# Creative Ways to Initiate Sex That You Have Used



## pierrematoe (Sep 6, 2013)

Looking to expand the routine and get more creative. Here I will start with this one I picked up:

Write a message like "Let's get naked" on the bottom of her tea cup or plate. When she's finished with tea or dinner, she gets the message.


----------



## ScarletBegonias (Jun 26, 2012)

Back when DH wasn't very good at initiating I used to leave little notes for him describing what I wanted him to do to me when we got home from work.He'd get the post-its in the morning and have to think about it all day long 

I still do it once in a while if I feel we need some spice.


----------



## ScarletBegonias (Jun 26, 2012)

Usually I just walk up to him,grab his butt and stick my hand down the front of his pants to signal I want him.He seems ok with my lack of creativity


----------



## GettingIt_2 (Apr 12, 2013)

I walked into my husband's home office earlier today and gave him a no strings attached BJ coupon to use anytime today.


----------



## treyvion (Apr 29, 2013)

GettingIt said:


> I walked into my husband's home office earlier today and gave him a no strings attached BJ coupon to use anytime today.


Can you send me an image of one.


----------



## tracyishere (Dec 2, 2012)

pierrematoe said:


> Looking to expand the routine and get more creative. Here I will start with this one I picked up:
> 
> Write a message like "Let's get naked" on the bottom of her tea cup or plate. When she's finished with tea or dinner, she gets the message.


Send her a photo or video of what you want to do/have done to you.


----------



## MrHappyHat (Oct 24, 2012)

I told her about my day at work.

I'm a computer programmer. No one, not even other computer programmers, want to hear someone talk about the program they're writing.

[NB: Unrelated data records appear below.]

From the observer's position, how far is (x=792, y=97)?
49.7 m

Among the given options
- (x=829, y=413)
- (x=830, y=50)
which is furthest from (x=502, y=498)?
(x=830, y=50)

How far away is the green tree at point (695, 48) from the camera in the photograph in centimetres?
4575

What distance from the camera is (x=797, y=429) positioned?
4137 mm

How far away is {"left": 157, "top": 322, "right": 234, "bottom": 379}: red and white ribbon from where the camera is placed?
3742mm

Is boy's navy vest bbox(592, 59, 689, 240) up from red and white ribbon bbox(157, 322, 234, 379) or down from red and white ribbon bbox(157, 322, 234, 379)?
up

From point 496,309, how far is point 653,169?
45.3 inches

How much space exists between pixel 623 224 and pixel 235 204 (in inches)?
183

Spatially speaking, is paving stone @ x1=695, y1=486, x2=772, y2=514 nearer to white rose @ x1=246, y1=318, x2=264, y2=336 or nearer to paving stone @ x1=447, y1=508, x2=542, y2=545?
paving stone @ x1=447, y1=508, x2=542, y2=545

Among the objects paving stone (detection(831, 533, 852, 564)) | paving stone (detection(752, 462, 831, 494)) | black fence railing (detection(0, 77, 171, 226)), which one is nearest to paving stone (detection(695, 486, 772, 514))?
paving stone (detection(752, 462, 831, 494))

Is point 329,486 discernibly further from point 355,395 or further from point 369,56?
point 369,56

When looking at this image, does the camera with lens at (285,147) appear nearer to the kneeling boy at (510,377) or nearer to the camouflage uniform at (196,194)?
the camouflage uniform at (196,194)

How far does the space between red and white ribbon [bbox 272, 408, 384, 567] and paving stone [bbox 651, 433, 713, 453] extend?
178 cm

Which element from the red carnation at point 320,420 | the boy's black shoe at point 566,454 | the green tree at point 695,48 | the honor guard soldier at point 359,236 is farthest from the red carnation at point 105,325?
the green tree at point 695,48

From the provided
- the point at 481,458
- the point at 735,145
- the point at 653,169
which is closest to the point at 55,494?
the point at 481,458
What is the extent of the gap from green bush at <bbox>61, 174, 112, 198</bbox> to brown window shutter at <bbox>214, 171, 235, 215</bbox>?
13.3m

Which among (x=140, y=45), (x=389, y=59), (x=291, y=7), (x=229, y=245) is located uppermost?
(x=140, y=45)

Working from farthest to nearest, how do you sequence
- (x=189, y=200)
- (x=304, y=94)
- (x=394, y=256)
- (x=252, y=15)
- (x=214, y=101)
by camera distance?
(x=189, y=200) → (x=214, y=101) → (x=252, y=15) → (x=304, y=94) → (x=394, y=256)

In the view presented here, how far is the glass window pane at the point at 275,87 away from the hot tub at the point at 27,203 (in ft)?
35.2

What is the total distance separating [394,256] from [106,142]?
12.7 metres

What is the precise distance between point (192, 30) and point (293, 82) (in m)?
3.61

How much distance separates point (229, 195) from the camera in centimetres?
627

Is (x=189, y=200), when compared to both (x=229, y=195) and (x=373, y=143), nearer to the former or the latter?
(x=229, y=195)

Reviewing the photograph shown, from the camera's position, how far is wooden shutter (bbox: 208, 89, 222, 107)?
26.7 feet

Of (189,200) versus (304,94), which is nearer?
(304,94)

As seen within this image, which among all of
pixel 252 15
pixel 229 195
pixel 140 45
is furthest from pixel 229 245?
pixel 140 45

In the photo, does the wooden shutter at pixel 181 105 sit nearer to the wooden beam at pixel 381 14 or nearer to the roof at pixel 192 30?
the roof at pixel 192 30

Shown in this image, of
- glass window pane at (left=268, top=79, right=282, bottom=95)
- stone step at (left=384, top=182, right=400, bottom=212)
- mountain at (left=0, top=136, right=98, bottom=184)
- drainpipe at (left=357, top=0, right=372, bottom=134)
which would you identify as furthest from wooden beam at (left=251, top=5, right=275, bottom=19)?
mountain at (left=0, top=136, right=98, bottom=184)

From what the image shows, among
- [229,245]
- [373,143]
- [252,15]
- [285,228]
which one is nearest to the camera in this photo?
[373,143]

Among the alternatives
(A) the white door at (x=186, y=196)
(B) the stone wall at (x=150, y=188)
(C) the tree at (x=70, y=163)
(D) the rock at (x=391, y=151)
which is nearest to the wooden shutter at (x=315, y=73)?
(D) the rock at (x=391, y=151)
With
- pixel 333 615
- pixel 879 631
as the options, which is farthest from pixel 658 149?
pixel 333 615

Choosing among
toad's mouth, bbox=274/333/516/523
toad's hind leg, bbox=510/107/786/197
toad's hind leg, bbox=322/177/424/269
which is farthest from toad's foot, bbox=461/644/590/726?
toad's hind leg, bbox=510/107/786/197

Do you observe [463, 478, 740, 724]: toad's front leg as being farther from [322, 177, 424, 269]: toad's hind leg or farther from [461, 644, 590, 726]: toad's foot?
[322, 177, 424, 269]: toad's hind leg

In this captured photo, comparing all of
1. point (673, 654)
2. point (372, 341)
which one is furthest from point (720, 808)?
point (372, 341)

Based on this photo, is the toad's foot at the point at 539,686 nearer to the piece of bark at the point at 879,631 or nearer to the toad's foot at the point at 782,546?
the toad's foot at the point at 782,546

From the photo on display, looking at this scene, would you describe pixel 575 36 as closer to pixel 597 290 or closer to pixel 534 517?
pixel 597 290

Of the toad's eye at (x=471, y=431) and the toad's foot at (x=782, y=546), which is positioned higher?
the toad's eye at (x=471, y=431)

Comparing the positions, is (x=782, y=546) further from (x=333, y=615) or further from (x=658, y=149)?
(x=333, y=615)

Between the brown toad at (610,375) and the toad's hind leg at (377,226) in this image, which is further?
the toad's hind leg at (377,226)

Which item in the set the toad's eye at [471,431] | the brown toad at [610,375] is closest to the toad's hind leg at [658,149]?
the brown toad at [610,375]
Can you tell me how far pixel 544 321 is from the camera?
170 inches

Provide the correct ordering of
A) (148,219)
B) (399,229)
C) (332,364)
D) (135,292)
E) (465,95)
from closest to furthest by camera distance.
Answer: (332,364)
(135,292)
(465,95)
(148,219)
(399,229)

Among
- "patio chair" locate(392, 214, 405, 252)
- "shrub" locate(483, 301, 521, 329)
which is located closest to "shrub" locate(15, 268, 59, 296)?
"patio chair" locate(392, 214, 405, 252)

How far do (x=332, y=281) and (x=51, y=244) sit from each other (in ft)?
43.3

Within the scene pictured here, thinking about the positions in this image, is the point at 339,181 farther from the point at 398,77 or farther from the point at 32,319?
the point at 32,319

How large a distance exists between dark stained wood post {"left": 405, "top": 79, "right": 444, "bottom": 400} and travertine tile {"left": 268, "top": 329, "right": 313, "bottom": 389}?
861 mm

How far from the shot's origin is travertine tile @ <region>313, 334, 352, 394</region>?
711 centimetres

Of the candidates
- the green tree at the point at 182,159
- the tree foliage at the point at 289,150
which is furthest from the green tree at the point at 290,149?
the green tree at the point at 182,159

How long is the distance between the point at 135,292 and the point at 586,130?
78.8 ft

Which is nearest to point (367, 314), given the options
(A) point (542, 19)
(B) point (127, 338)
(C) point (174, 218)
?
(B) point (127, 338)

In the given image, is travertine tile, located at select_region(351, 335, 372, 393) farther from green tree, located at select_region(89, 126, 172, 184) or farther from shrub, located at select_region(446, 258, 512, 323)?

After five minutes she fled the room. I followed her. Telling her about the problems I had getting the different branches merged in Git.

After twenty minutes she broke down and fell to the floor, sobbing. She told me she'd do anything to make me stop. Anything.

I slowly unbuckled my belt. "Then I had to refactor the API calls to the backoffice system. Some dufus mis-implemented the observer pattern and it was totally...."


----------



## GettingIt_2 (Apr 12, 2013)

treyvion said:


> Can you send me an image of one.


A image of one WHAT?? :rofl:


----------



## soulseer (Jul 26, 2013)

GettingIt said:


> A image of one WHAT?? :rofl:


wow...that's hilarious ...I think Treyvion thought up a creative way to get a bj coupon...lol
_Posted via Mobile Device_


----------



## Always Learning (Oct 2, 2013)

MrHappyHat said:


> I told her about my day at work.
> 
> I'm a computer programmer. No one, not even other computer programmers, want to hear someone talk about the program they're writing.
> 
> ...


Now that's creative! :rofl:


----------



## Always Learning (Oct 2, 2013)

Rain-X used to make a procuct for preventing fog from forming on your windshield. I used to use it write notes on the bathroom mirror so she would see them when she finished her shower.

Of course it didn't work to well for me she just saw it as another attempt to get sex. No sh!t! yes that is what I want.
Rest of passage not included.